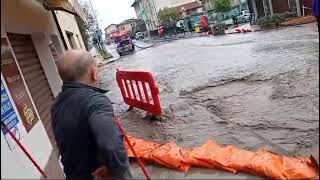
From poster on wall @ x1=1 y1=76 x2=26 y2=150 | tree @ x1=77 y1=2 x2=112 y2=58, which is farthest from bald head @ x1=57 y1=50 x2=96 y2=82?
tree @ x1=77 y1=2 x2=112 y2=58

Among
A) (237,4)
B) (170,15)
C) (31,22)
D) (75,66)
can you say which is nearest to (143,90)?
(31,22)

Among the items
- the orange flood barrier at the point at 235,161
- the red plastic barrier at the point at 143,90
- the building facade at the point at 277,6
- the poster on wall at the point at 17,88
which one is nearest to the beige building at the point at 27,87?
the poster on wall at the point at 17,88

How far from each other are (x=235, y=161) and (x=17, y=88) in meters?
2.71

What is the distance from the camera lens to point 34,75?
7.64 meters

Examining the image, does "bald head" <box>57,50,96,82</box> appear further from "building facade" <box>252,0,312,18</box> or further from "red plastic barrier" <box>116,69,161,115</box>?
"building facade" <box>252,0,312,18</box>

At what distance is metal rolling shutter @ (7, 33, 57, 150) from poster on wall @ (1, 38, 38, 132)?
4.04 feet

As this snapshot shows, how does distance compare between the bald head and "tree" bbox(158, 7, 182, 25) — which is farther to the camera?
"tree" bbox(158, 7, 182, 25)

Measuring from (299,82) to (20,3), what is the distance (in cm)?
569

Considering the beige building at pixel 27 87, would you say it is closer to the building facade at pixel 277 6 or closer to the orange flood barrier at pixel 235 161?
the orange flood barrier at pixel 235 161

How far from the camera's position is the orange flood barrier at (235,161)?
13.7ft

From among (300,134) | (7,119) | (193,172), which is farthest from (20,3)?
(300,134)

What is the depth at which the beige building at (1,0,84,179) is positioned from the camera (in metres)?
4.19

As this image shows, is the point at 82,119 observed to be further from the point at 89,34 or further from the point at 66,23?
the point at 89,34

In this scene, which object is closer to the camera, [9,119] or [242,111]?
[9,119]
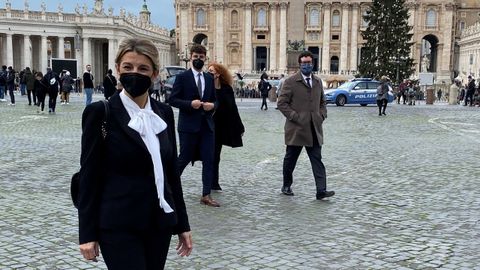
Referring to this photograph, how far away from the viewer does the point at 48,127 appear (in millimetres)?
15867

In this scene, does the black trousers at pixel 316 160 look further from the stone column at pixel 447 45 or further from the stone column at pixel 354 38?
the stone column at pixel 447 45

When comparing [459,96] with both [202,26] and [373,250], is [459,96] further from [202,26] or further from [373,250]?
[202,26]

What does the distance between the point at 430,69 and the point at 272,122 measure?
266 ft

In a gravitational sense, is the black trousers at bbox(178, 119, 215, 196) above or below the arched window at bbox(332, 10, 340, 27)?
below

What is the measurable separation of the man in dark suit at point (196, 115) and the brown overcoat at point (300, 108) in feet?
Answer: 3.48

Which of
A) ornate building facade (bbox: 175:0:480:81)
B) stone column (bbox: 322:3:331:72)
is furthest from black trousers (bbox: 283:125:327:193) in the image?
stone column (bbox: 322:3:331:72)

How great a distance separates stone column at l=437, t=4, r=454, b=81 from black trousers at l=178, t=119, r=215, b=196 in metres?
83.1

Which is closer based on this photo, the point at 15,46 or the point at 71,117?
the point at 71,117

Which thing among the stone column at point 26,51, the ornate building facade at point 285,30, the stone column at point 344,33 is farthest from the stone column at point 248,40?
the stone column at point 26,51

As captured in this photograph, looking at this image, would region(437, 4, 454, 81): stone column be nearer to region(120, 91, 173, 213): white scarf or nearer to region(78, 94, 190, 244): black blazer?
region(120, 91, 173, 213): white scarf

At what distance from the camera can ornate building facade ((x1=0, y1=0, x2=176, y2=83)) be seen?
58.6 meters

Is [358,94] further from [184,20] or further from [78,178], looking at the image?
[184,20]

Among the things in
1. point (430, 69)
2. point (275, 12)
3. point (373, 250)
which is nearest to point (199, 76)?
point (373, 250)

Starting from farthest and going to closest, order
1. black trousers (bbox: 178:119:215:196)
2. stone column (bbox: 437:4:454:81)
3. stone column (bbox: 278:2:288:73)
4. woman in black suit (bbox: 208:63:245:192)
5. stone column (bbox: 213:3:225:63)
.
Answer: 1. stone column (bbox: 213:3:225:63)
2. stone column (bbox: 278:2:288:73)
3. stone column (bbox: 437:4:454:81)
4. woman in black suit (bbox: 208:63:245:192)
5. black trousers (bbox: 178:119:215:196)
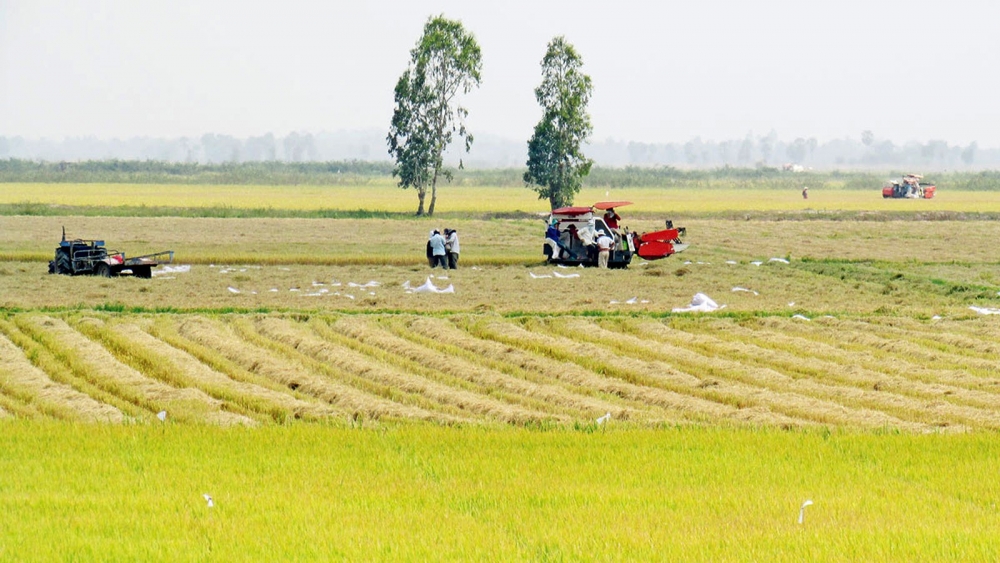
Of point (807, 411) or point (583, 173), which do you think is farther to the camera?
point (583, 173)

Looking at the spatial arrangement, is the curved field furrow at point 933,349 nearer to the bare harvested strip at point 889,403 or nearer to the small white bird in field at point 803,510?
the bare harvested strip at point 889,403

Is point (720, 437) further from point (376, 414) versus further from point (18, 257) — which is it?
point (18, 257)

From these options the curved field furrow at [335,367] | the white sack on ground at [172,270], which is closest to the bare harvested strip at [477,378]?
the curved field furrow at [335,367]

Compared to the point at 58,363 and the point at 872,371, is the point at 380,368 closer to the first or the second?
the point at 58,363

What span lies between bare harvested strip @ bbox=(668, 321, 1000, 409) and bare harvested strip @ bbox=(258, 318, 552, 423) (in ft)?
17.3

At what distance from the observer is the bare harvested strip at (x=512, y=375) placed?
1517 centimetres

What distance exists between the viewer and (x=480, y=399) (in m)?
15.6

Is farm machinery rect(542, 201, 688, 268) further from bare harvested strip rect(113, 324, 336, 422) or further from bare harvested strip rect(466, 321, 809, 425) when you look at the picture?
bare harvested strip rect(113, 324, 336, 422)

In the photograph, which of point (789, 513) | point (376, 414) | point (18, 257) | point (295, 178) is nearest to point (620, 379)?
point (376, 414)

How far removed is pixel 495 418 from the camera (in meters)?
14.5

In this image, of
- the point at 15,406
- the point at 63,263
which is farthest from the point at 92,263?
the point at 15,406

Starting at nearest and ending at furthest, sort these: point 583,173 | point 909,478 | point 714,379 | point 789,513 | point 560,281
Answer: point 789,513
point 909,478
point 714,379
point 560,281
point 583,173

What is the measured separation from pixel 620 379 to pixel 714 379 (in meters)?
1.35

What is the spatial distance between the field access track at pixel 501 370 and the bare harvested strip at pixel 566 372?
4 centimetres
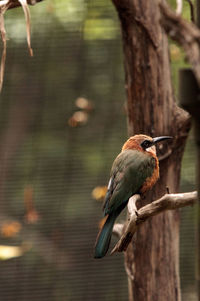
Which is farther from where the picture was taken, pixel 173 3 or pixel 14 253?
pixel 173 3

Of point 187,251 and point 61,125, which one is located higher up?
point 61,125

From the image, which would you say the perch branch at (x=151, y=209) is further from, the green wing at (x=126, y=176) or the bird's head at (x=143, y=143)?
the bird's head at (x=143, y=143)

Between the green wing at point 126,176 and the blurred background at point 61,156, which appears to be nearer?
the green wing at point 126,176

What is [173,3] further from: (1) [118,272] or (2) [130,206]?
(2) [130,206]

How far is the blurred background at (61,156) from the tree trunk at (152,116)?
Result: 3.48 feet

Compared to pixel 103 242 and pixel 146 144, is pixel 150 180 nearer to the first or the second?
pixel 146 144

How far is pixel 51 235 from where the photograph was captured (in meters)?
2.94

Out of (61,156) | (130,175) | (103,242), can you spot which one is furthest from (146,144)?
(61,156)

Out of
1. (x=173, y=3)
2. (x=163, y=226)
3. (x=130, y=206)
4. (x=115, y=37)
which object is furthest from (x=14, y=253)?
(x=115, y=37)

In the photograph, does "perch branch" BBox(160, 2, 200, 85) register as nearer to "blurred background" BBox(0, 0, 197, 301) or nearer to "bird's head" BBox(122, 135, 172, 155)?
"bird's head" BBox(122, 135, 172, 155)

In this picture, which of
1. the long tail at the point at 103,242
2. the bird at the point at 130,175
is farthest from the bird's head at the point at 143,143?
the long tail at the point at 103,242

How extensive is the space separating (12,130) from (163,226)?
1.39 meters

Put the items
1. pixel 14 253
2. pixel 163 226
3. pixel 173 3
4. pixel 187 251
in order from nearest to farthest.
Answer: pixel 14 253 → pixel 163 226 → pixel 173 3 → pixel 187 251

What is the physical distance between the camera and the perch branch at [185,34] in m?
0.74
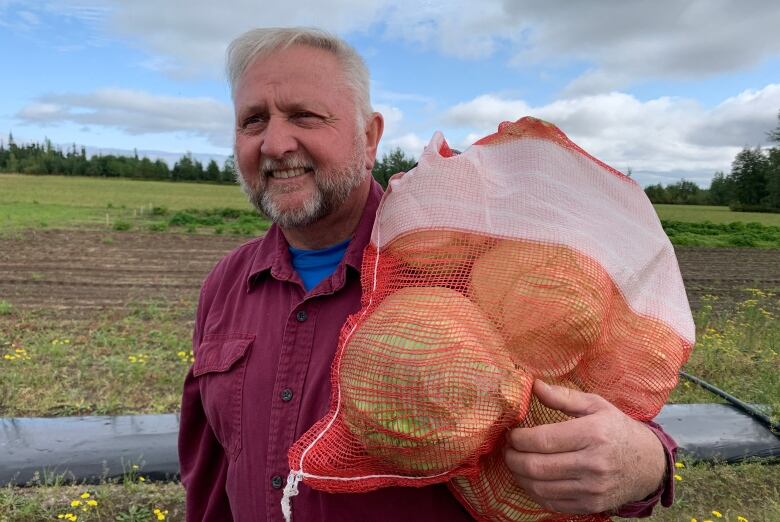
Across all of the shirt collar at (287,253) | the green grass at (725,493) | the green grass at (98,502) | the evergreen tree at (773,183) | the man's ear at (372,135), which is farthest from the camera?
the evergreen tree at (773,183)

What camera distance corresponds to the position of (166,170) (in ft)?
210

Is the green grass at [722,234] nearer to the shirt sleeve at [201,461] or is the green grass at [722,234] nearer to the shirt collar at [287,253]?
the shirt collar at [287,253]

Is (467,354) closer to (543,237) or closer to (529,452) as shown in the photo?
(529,452)

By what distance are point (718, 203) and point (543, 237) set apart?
50322mm

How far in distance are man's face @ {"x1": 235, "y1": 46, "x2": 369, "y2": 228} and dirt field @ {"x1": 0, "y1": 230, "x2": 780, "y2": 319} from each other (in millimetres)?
6576

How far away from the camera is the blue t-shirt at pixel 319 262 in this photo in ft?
5.39

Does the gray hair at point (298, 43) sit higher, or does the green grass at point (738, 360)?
the gray hair at point (298, 43)

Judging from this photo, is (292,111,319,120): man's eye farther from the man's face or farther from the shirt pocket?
the shirt pocket

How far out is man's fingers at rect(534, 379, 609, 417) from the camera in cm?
101

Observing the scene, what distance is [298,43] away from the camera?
5.11 feet

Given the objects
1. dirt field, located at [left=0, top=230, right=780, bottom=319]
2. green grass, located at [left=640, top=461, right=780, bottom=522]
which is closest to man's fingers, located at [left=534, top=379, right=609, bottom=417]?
green grass, located at [left=640, top=461, right=780, bottom=522]

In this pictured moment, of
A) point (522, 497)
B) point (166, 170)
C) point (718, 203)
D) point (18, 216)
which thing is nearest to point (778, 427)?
point (522, 497)

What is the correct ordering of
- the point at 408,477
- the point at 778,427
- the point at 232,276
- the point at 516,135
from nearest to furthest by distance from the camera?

» **DIRECTIVE**:
Output only the lines running from the line with "How far out" through the final line of the data, inclusive.

» **THE REPLY**:
How far out is man's fingers at rect(534, 379, 609, 417) from the camera in cm?
101

Observing the scene, what distance is [298,43] away from the camera?
5.11 feet

Given the objects
1. dirt field, located at [left=0, top=230, right=780, bottom=319]
2. green grass, located at [left=640, top=461, right=780, bottom=522]
which is closest to man's fingers, located at [left=534, top=379, right=609, bottom=417]?
green grass, located at [left=640, top=461, right=780, bottom=522]

In this pictured moment, of
A) point (522, 497)
B) point (166, 170)
C) point (718, 203)
D) point (18, 216)
which thing is nearest to point (778, 427)?
point (522, 497)

What is the correct ordering of
- the point at 408,477
- the point at 778,427
- the point at 232,276
- the point at 516,135
from nearest to furthest by distance from the camera?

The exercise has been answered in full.